++++ 항목 내용

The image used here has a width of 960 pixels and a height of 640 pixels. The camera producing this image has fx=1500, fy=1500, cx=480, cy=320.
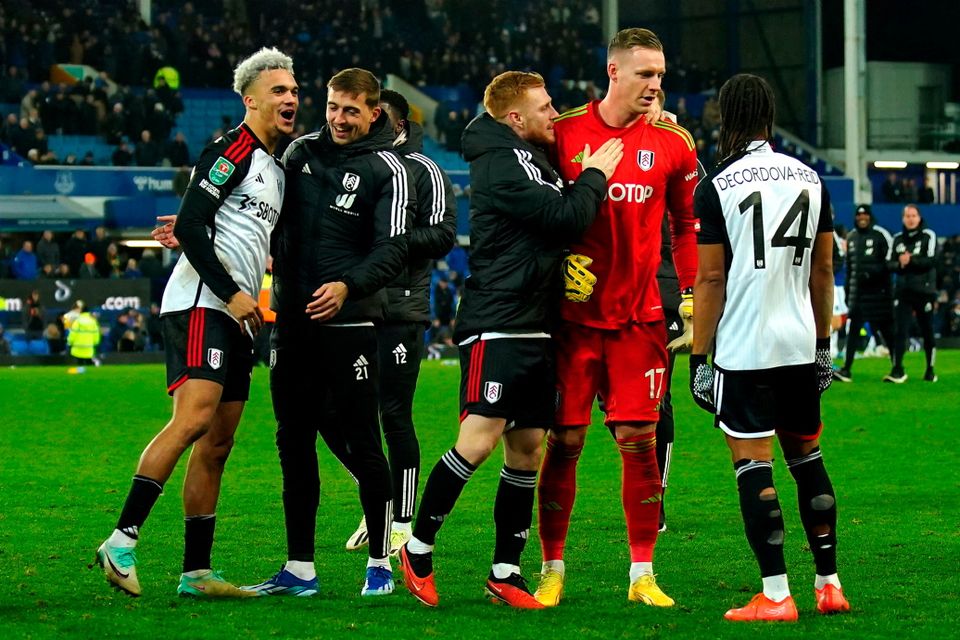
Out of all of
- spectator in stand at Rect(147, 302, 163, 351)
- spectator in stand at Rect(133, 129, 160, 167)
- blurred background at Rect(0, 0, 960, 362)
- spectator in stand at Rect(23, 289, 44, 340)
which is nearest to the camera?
spectator in stand at Rect(23, 289, 44, 340)

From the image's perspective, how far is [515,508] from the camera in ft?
19.8

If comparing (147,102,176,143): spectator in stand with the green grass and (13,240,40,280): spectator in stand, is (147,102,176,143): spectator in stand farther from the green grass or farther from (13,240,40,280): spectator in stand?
the green grass

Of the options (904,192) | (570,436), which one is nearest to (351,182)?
(570,436)

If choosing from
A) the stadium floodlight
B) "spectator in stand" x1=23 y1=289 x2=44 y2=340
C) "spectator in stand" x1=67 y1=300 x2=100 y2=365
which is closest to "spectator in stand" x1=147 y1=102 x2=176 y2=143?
the stadium floodlight

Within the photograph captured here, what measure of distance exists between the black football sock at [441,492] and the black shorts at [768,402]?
1032mm

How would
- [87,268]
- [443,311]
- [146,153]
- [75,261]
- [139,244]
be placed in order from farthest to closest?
[146,153] < [139,244] < [443,311] < [75,261] < [87,268]

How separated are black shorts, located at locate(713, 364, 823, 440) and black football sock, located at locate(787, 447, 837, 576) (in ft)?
0.41

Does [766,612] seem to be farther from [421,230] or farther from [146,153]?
[146,153]

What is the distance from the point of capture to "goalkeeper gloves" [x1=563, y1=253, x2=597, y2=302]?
589 centimetres

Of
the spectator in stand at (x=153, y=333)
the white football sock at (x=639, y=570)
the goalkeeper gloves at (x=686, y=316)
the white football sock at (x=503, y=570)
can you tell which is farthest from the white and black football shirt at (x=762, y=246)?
the spectator in stand at (x=153, y=333)

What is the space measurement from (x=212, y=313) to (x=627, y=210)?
1726 millimetres

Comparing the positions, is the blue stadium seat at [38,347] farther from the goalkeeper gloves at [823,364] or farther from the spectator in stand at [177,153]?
the goalkeeper gloves at [823,364]

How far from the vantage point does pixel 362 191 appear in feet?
20.3

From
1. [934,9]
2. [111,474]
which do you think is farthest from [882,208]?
[111,474]
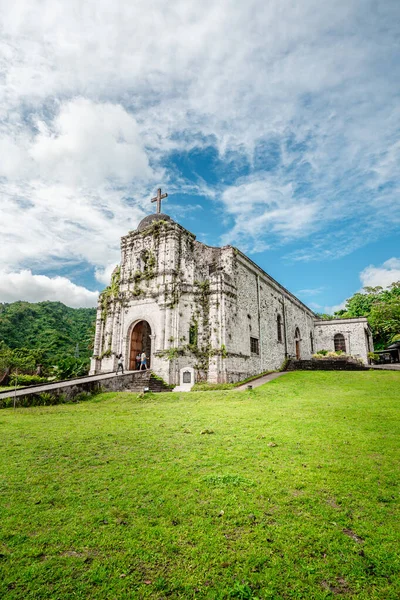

++++++++

요청 내용
항목의 맨 처음부터 "which is nearest to the camera?"가 들어 있는 줄까지, 그 줄을 포함해 모든 줄을 그대로 출력하세요. 그림은 답에서 빼세요.

답변
The image used here has a width of 960 pixels and a height of 640 pixels. The camera producing this image has fx=1500, fy=1500, cx=480, cy=320.
Out of all of
- spectator in stand at Rect(147, 302, 163, 351)
- spectator in stand at Rect(133, 129, 160, 167)
- blurred background at Rect(0, 0, 960, 362)
- spectator in stand at Rect(23, 289, 44, 340)
which is nearest to the camera?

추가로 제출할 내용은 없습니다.